Exercise:
Present everything from the line containing "At what distance in" down to the end of the records below as a Markdown table with the columns Row and Text. Leave out blank lines.

Information shown:
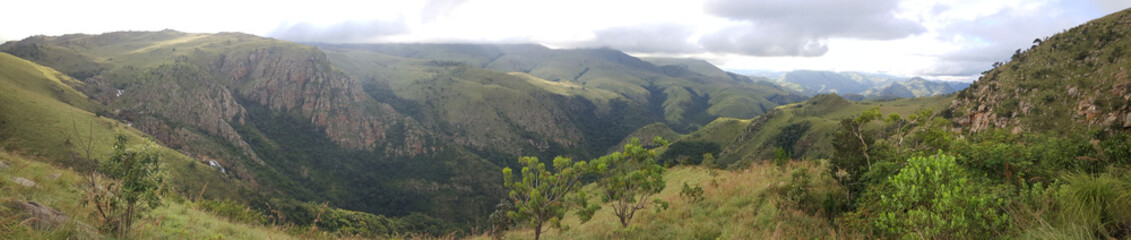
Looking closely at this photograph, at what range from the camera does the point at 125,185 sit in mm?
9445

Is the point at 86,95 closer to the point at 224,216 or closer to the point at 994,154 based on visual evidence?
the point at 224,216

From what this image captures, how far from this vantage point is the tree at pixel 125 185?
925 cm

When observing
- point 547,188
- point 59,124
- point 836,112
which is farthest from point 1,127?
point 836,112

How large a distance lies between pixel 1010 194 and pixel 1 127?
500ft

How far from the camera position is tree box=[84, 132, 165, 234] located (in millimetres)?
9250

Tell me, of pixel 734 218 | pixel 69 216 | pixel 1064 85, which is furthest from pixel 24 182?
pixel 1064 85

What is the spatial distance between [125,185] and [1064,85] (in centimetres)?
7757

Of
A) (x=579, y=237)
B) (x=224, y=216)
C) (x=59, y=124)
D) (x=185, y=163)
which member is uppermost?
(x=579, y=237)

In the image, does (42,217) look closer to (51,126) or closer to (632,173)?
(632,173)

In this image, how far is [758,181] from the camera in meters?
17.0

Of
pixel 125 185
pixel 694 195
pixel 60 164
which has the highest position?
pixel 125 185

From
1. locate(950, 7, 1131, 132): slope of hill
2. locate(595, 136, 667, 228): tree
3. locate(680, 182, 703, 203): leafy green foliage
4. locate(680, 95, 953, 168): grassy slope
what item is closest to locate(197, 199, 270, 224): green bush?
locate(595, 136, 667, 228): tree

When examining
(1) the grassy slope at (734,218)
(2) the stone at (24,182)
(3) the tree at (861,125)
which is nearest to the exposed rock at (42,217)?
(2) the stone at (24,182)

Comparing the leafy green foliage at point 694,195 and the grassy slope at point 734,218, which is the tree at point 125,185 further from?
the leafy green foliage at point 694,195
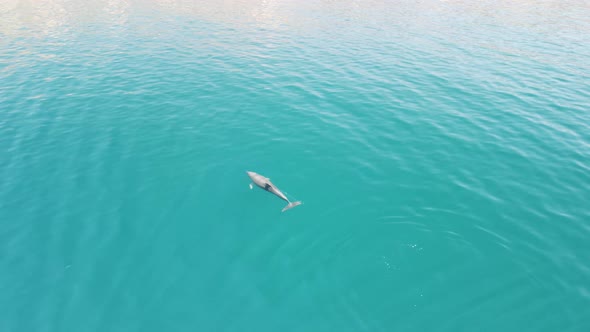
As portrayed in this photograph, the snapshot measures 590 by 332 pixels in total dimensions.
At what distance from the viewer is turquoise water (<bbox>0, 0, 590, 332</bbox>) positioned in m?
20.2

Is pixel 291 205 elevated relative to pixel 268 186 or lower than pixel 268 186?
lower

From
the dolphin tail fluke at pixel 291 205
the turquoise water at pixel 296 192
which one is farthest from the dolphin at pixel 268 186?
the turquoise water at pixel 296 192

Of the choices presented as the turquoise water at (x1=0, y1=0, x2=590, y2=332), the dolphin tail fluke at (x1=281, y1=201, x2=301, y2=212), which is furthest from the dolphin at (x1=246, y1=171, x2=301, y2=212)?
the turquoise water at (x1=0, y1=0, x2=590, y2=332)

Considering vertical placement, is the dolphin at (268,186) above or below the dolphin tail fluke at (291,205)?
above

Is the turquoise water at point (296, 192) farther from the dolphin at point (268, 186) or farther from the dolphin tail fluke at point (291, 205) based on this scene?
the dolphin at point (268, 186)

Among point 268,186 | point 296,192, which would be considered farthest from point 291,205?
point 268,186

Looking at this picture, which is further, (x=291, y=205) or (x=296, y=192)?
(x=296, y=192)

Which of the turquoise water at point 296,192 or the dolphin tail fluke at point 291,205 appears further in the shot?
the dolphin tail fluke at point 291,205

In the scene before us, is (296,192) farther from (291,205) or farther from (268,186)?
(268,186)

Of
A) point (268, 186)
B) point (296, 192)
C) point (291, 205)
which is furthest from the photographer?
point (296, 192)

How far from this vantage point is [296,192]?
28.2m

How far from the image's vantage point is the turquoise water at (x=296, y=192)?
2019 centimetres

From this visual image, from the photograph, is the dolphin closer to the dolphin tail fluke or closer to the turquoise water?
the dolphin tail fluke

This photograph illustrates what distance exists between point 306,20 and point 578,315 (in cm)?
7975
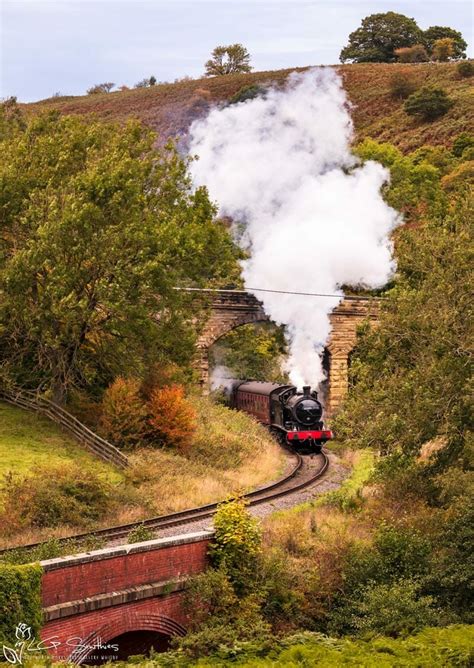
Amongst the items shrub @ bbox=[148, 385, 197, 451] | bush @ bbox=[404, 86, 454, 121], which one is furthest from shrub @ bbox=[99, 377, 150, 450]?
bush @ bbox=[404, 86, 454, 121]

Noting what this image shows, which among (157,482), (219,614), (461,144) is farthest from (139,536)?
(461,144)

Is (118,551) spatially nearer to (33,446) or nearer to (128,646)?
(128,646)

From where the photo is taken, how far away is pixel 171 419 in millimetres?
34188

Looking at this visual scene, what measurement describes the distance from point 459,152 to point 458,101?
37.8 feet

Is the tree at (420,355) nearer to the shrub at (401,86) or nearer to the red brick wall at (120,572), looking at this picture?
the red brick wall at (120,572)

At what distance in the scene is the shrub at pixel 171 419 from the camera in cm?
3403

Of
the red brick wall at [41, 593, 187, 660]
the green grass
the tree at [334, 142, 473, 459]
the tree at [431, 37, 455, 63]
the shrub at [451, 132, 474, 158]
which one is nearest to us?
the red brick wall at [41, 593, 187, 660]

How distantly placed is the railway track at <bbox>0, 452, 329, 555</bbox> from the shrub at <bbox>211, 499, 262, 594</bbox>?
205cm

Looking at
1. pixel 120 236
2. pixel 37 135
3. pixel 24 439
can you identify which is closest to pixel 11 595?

Answer to this problem:
| Row | Text |
|---|---|
| 1 | At what distance in the scene is the shrub at pixel 171 419 from the camera in cm? |
| 2 | 3403 |
| 3 | Of |
| 4 | the red brick wall at [41, 593, 187, 660] |
| 5 | the green grass |
| 6 | the tree at [334, 142, 473, 459] |
| 7 | the tree at [431, 37, 455, 63] |
| 8 | the shrub at [451, 132, 474, 158] |
| 9 | which one is nearest to us? |
| 10 | the red brick wall at [41, 593, 187, 660] |
| 11 | How distantly placed is the railway track at <bbox>0, 452, 329, 555</bbox> from the shrub at <bbox>211, 499, 262, 594</bbox>? |
| 12 | 205cm |
| 13 | Looking at |
| 14 | 1. pixel 120 236 |
| 15 | 2. pixel 37 135 |
| 16 | 3. pixel 24 439 |
| 17 | can you identify which is closest to pixel 11 595? |